|From:||Remi Colinet <remi(dot)colinet(at)gmail(dot)com>|
|Subject:||[PATCH v2] Progress command to monitor progression of long running SQL queries|
|Views:||Raw Message | Whole Thread | Download mbox|
This is version 2 of the new command name PROGRESS which I wrote in order
to monitor long running SQL queries in a Postgres backend process.
New command justification
The purpose of the command is to monitor long running SQL queries in a
backend process to evaluate when they will complete.
First, the user needs to find the pid of the backend process which is
executing the long running SQL query for which we want to monitor
This search may be based on the SQL query, the session, the terminal, using
the view pg_stat_activity. This view provides the best method to identify
the query to be monitored.
Once the pid of the backend is determined, user may run:
psql> PROGRESS [VERBOSE|(FORMAT TEXT|JSON|XML|INLINE)] PID_OF_BACKEND
The output will show a table similar to the one of the EXPLAIN command but
with further details about the progression of execution of each node which
may take a long time to be executed.
Such nodes are SeqScan (Sequential Scans), IndexScan (Index Scans), Sort
(long sorts which require disk tapes mecanism), TupleStore (Store on disks
of tuple tables), Limit, HashJoinTable which use one disk files to perform
Other nodes use the previous nodes. For instance, Material nodes use
The PROGRESS command can be used with the psql \watch command. For
instance, user may run:
psql> \watch PROGRESS PID_OF_BACKEND
This is handy to view progression of SQL queries.
A use case is shown in the below example based on a table named t_10m with
at least 10 millions rows.
The table has been created with :
CREATE TABLE T_10M ( id integer, md5 text);
INSERT INTO T_10M SELECT generate_series(1,10000000) AS id,
md5(random()::text) AS md5;
ANALYSE is needed to have statistics updated. These are used to compare
rows fetched with total number of rows and report percentage of execution
of query nodes.
If ANALYSE is not run against relations used by the monitored query,
statistics may be inaccurate.
1/ Start a first psql session to run a long SQL query:
[pgadm(at)rco ~]$ psql -A -d test
Type "help" for help.
The option -A is used to allow rows to be output without formatting work.
Redirect output to a file in order to let the query run without terminal
test=# \o out
Start a long running query:
test=# select * from t_10M order by md5;
2/ In a second psql session, list the backend pid(s) and their matching SQL
[pgadm(at)rco ~]$ psql -d test
Type "help" for help.
test=# select * from prg;
pid | query
26311 | select * from t_10m order by md5;
26312 | select * from t_10m order by md5;
26313 | select * from t_10m order by md5;
26330 | select * from prg;
Chose the pid of the backend running the long SQL query to be monitored.

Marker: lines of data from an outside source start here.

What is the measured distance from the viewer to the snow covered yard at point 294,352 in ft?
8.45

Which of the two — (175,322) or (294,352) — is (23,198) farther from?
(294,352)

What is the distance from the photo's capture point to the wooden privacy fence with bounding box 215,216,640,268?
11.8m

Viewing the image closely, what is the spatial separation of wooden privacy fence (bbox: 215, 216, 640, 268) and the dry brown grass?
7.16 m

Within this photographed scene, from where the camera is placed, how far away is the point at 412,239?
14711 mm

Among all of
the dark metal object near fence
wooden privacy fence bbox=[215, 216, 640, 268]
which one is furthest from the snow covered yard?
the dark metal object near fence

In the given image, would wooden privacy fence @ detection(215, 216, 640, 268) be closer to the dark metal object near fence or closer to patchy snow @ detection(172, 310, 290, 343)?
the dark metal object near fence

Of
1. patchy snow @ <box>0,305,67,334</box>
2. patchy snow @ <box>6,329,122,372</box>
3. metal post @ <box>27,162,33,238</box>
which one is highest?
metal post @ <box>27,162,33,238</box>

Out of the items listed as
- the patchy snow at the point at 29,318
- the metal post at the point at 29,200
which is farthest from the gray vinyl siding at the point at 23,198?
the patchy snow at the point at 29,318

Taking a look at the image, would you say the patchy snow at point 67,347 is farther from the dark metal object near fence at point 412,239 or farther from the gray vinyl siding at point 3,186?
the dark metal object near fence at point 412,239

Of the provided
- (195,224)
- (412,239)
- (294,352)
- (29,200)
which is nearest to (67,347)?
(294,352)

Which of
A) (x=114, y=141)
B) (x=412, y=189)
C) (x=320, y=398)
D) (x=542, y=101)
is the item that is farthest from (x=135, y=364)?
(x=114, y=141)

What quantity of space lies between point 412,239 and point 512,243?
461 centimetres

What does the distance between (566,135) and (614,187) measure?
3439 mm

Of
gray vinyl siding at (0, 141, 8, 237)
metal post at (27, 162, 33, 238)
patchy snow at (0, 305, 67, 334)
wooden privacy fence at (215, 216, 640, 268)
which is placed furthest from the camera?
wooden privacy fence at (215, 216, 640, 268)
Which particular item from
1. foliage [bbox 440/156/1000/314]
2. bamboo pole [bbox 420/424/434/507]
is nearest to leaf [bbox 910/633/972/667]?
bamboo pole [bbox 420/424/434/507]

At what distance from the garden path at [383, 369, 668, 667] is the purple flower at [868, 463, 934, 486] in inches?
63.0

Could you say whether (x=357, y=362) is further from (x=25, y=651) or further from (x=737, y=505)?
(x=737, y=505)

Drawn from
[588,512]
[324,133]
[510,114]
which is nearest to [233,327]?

Above example is a parallel SQL query. Lowest pid is the main backend of
test=# PROGRESS 26311;
status: <query running>
query: select * from t_10m order by md5;
time used (s): 20
worker child: 26312
-> Sort => rows r/w merge 0/0 sort 0/1895721 0% tape blocks 10903
Sort Key: md5
-> Parallel Seq Scan on t_10m => rows 1903441/4166657 45% => blks
worker child: 26313
-> Sort => rows r/w merge 0/0 sort 0/1967521 0% tape blocks 11314
Sort Key: md5
-> Parallel Seq Scan on t_10m => rows 1975561/4166657 47% => blks
worker parent: 26311
-> Sort on tapes writing => rows r/w merge 0/0 sort 0/2075590 0% tape
Sort Key: md5
-> Parallel Seq Scan on t_10m => rows 2111550/4166657 50% => blks
total disk space used (MB) 266
The query of the monitored backend is:
test=# select * from t_10M order by md5;
Because the table has 10 millions of rows, the sort is done on tapes.
The output shows the progression in terms of:
- rows with:
- already fetched rows,
- total rows to be fetched,
- blocks with:
- already fetched blocks
- total blocks to be fetched
Each node may have different output types.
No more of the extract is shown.